Uma alternativa que os desempregados encontram é a ocupação de terras. Segundo Rosemeire Aparecida Scopinho, psicóloga especialista em trabalhadores rurais e pesquisadora da Universidade Federal de São Carlos (UFSCar), os acampamentos se formam próximos às lavouras de cana, em terras compradas pelo Incra onde antes funcionavam usinas de cana-de-açúcar. “Muitas usinas não conseguiram sobreviver à falência do Proálcool e perderam suas terras para o Estado”, esclarece. Segundo ela, os assentados são na grande maioria ex-bóias-frias, que utilizam essas áreas para a produção familiar. “Nossa realidade é extremamente contraditória. De um lado, temos uma agricultura avançadíssima em termos tecnológicos e, de outro, os assentamentos de reforma agrária, resgatando antigas técnicas de produção agrícola”, aponta.

Mecanização cresce
Apesar da retomada da produção de biocombustível, impulsionada ainda mais pelas exigências do Protocolo de Quioto e o aumento do preço do petróleo (que está custando por volta de US$ 65 o barril), a expansão da economia sucroalcooleira, em especial no Sudeste e Centro-Oeste do país, não dá sinais de que vai mudar a realidade daqueles que, no passado, viveram do emprego na cana-de-açúcar. A necessidade de aumentar a produtividade e a contínua modernização dos processos produtivos não vão gerar demanda por mão-de-obra, tendência observada desde a criação do Proálcool, há trinta anos.

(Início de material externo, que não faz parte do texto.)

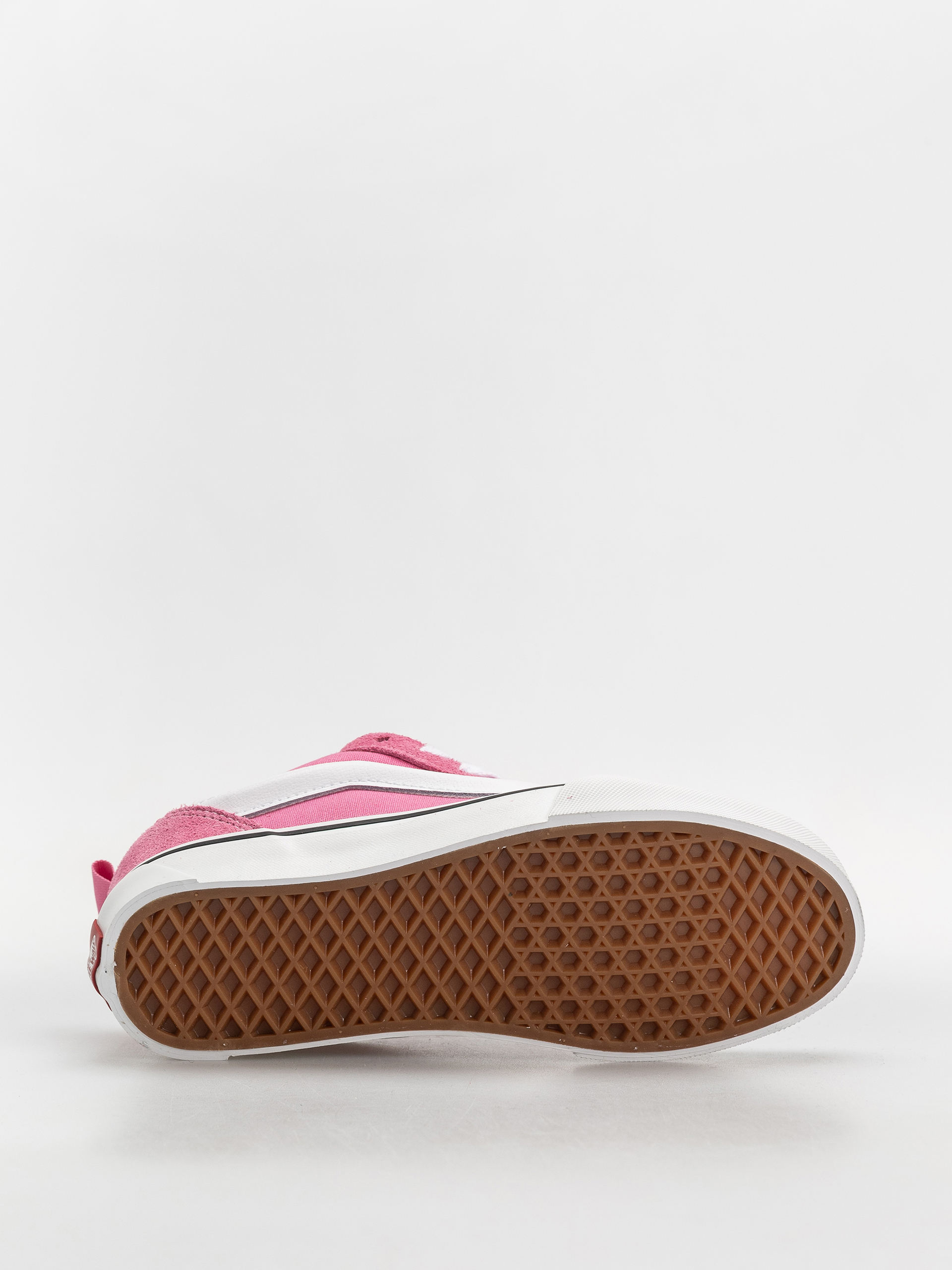 Boty Vans Knu Skool (cthr pink fizz)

“Naturalmente que o Proálcool, ao estimular a produção de cana-de-açúcar para a indústria sucroalooleira, representaria uma oportunidade de expansão do número de empregos, não fosse a exigência de maior produtividade, que levou à crescente mecanização da cultura, em especial em São Paulo, na região de Ribeirão Preto”, comenta Cláudia Satie Hamasaki, professora do Centro de Ciências Sociais da Universidade Católica de Pernambuco (Unicap). Nesses trinta anos, o Brasil produziu 275 bilhões de litros de álcool, apenas para fins combustíveis. Mesmo com a crise do carro a álcool, no final da década de 1980, a produção do álcool saltou de 600 milhões de litros por ano em 1976 para 12 bilhões por ano em 1990. A previsão para 2005/2006 é que o país produza 17 bilhões de litros, dos quais, 2,4 bilhões serão exportados.

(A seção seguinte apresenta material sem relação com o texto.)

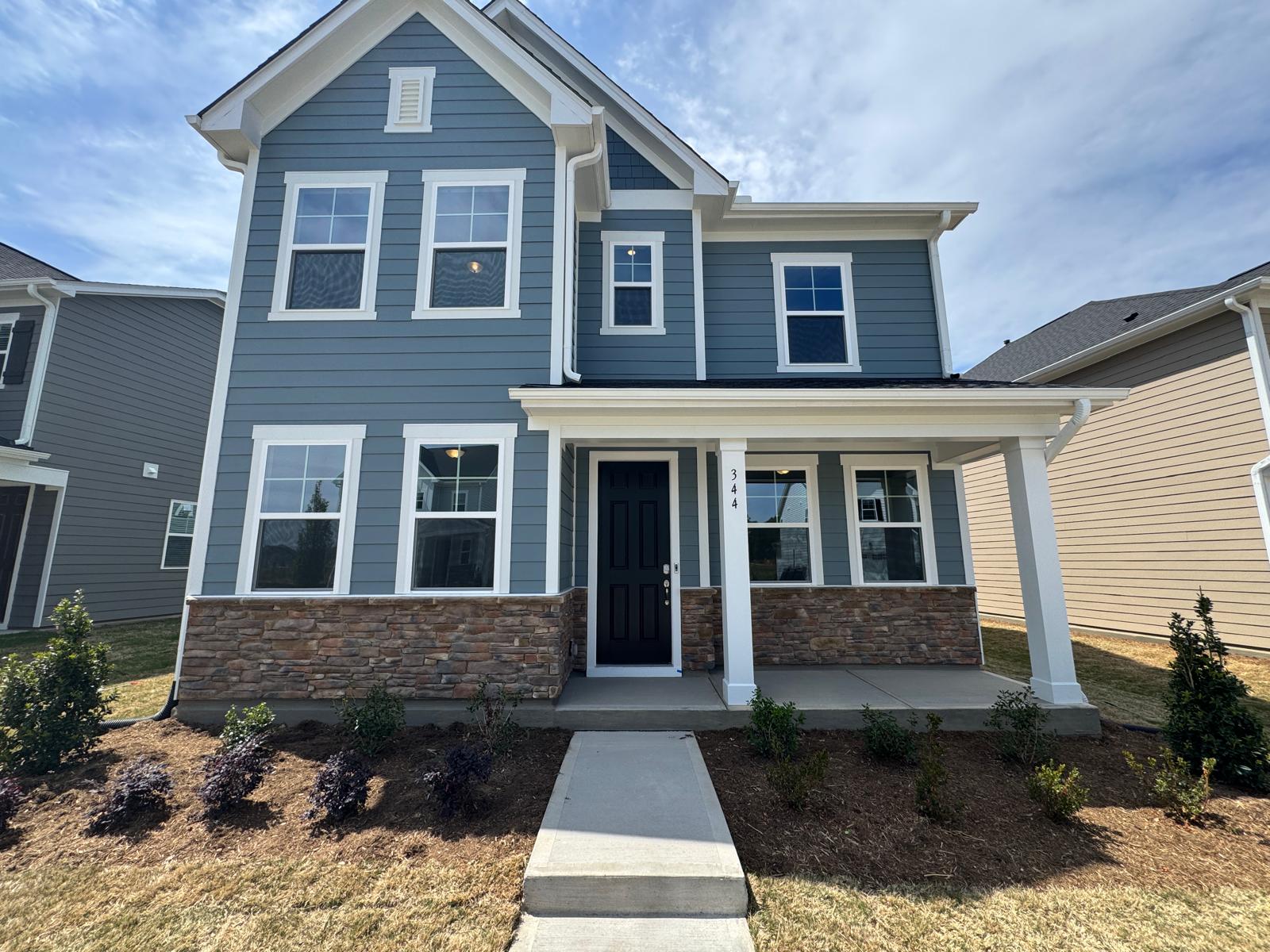 344 Canyon Spring Trail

A mecanização das lavouras de cana torna o álcool brasileiro mais competitivo, pois permite uma produção maior e com custo reduzido. Em 1975, as colhedeiras mecânicas eram capazes de colher 300 toneladas de cana crua por dia; trinta anos depois, em 2005, elas têm um potencial de colher 800 toneladas. Em termos de mercado, o preço do álcool hoje é 65% menor que no início do programa. Em uma palestra durante o Seminário “Etanol Combustível: balanço e perspectivas”, realizado na Unicamp em comemoração aos 30 anos do Proálcool, entre os dias 16 e 17 de novembro, Oscar Braunbeck, professor Faculdade de Engenharia Agrícola da Unicamp, ressaltou que apesar dos avanços, a tecnologia de colheita brasileira tem ainda limitações.

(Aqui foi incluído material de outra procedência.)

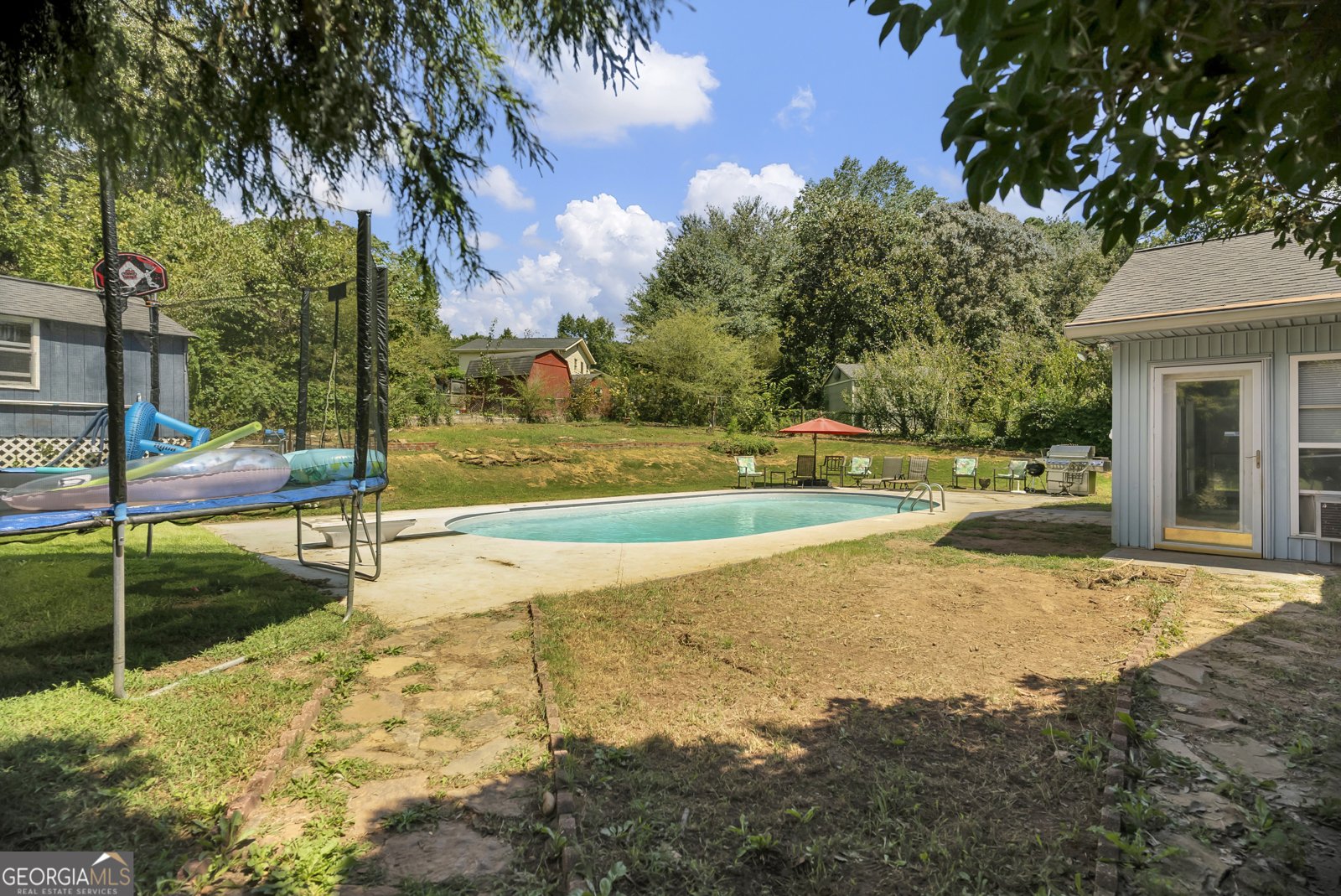 1035 Cherokee Trail Woodstock - 16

“Levamos 500 anos para irmos do corte manual para o mecânico, e ele ainda não é uma opção sustentável”, salientou. Entre os desafios destacados por Braunbeck estão os custos com o desenvolvimento e aquisição das máquinas, os problemas de compactação do solo provocado pelo peso dos tratores, redução das áreas de cultivo – uma vez que metade da área hoje utilizada não é mecanizável –, e o desemprego. “Não podemos permitir que as máquinas tragam perdas. Esse é o nosso desafio para os próximos 30 anos”, concluiu.